[Supplied data Boundary: Start]

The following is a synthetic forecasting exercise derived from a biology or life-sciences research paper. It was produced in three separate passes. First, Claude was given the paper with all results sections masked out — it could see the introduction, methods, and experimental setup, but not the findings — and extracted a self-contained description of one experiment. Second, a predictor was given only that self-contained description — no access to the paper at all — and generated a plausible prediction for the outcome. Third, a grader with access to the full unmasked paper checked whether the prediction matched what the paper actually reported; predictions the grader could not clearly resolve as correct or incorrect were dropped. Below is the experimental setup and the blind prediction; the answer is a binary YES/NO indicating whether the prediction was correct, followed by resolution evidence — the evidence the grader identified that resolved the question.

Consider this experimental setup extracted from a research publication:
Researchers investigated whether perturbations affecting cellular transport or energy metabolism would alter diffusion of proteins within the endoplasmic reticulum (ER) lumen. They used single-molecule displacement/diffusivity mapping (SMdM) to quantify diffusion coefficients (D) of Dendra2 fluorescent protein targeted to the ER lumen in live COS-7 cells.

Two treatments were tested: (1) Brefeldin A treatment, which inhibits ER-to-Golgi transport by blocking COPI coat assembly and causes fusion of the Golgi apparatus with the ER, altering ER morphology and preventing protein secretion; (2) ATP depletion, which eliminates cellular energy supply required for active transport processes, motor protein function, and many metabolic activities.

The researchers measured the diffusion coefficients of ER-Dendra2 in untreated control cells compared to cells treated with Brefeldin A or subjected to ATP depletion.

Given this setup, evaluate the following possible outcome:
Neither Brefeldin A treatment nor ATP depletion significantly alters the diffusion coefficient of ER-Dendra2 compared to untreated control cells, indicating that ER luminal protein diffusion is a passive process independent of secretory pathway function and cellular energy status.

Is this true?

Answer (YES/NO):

[Supplied data Boundary: End]

• _Task prompt_: Word for word, repeat the lines from the one holding "Neither Brefeldin A" through the last line of the entries, both included.

• _Response for this exercise_:
Neither Brefeldin A treatment nor ATP depletion significantly alters the diffusion coefficient of ER-Dendra2 compared to untreated control cells, indicating that ER luminal protein diffusion is a passive process independent of secretory pathway function and cellular energy status.

Is this true?

Answer (YES/NO):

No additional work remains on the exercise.